Arts & Culture / Portfolio / Published Articles · September 24, 2019 0

Pameran ‘Nandur Srawung #6’ Kembali Digelar di Jogja, Datang Yuk!

[Artikel yang saya tulis ini pertama kali diterbitkan pada 24 September 2019 di website BeritaBaik.id: https://beritabaik.id/read?editorialSlug=seni&slug=1569303830332-pameran-nandur-srawung-6-kembali-digelar-di-jogja-datang-yuk]

Yogyakarta – Ada kabar baik nih buat TemanBaik penyuka seni! Pameran kolektif bertajuk ‘Nandur Srawung #6’ sedang berlangsung selama 18-27 September 2019 di Taman Budaya Yogyakarta, Jalan Sriwedani No. 1, Ngupasan, Gondomanan, Yogyakarta. Pameran dibuka untuk umum dan tidak dipungut biaya.

BeritaBaik berkunjung pada 23 September 2019, dan saat memasuki bagian luar venue, kami sudah disambut oleh instalasi megah yang terbuat dari material seng. Setelah memasuki bagian dalam gedung, selain dimanjakan dengan berbagai macam kreativitas karya perupa lintas generasi, kami juga disambut dengan sebuah tulisan yang disusun oleh kurator-kurator yang terlibat dalam pameran ‘Nandur Srawung #6’ ini, antara lain Rain Rosidi, Sujud Dartanto, Irene Agrivine, Arsita Pinandita, dan Bayu Widodo.

Tema Nandur Srawung ke-6 kali ini menggabungkan istilah lokal dan global, yaitu ‘Gegayutan’ yang dalam bahasa Jawa berarti ‘bersama-sama’. Tema ini selaras dengan prinsip Peer to Peer, di mana pengetahuan dibagikan secara langsung dan merata dengan hak dan kewajiban yang disepakati.
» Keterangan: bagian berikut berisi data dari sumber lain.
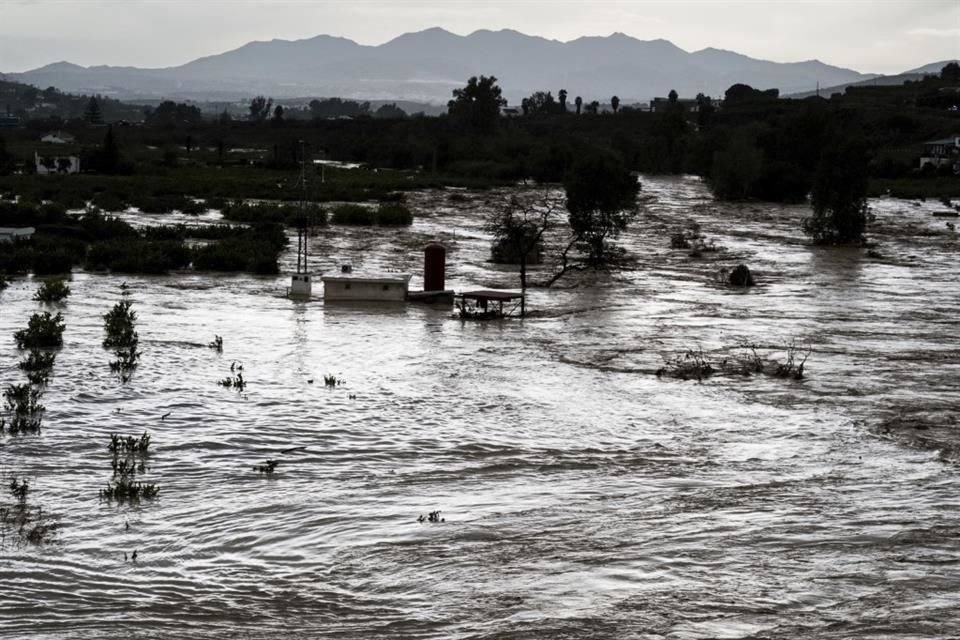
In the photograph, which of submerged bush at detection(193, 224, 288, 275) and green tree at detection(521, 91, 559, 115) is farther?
green tree at detection(521, 91, 559, 115)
Konteks tema tersebut berangkat dari warisan nilai yang selama ini sesungguhnya mengakar kuat dan ada dalam masyarakat kita, yakni asas gotong royong dan saling berbagi, sebuah prinsip yang relevan dalam kerja non kompetisi.

Terdapat beberapa program dalam pameran ini, di antaranya ‘Seniman Komisi’ yang menampilkan Media Legal X Guerillas, kemudian ‘Young Rising Artist Award’ menampilkan karya perupa yang lolos seleksi berusia di bawah 35 tahun, yakni Lejar Daniartana dan Hukubun, serta program ‘Lifetime Achievement Award’ yang menampikan karya dari satu perupa legendaris, yaitu Samuel Indratma karena dedikasi sekaligus pengabdiannya terhadap dunia seni rupa dan dampaknya ke masyarakat luas.

Lalu, ada pula ‘Studio Residensi Srawung Moro & Temu’ yang melibatkan Galeri Pesantren Kaliopak, Inkubator Insiatif, Sanggar Sejati, Studio Gunung, dan Studio T40, kemudian program ‘Srawung Temu’ menampilkan karya Liz Bastard, Ruthy Lilipally, Yanuar Ikhsan Pamuji yang lolos seleksi residensi perupa domisili DIY, dan ‘Srawung Moro’ menampilkan karya Christopher Danang, Ridwan Rau-Rau yang lolos seleksi residensi inisiator domisili luar DIY. Program selanjutnya adalah ‘Pameran Bersama’ yang menampilkan karya-karya unik dan menarik dari 69 perupa atau seniman.

Para kurator mengungkapkan bahwa ‘Nandur Srawung’ terus memperluas lingkup kerja dan praktiknya, dalam hal ini memberikan fokus ke sub-sub kategori acara yang kiranya dapat merealisir spirit berbagi pengetahuan, dan pada gilirannya dapat menjadi cara untuk membangun dialog antar berbagai bentuk pengalaman masyarakat melalui beragam praktik seni di Yogyakarta, Indonesia, dan global.

Para kurator juga berpendapat bahwa masa depan kita ditentukan oleh sejauh mana kita dapat berbagi pengetahuan dalam berbagai praktik kolaborasi. Walaupun hal tersebut tidak mudah, namun mereka percaya fungsi seni dengan sifatnya yang lentur dan melampaui rigiditas struktur, dapat menghubungkan antar disiplin ilmu dan menyatukan kembali masyarakat yang terpecah-pecah oleh modernisme.

“Masa kompetisi sudah lewat. Kini, saatnya kita bersama-sama membuat wahana (platform) untuk kembali mempertemukan apa yang retak dan menjauh, tanpa menghilangkan keunikan pengalaman,” tulis para kurator dalam sebuah keterangan yang terpampang di bagian depan pameran.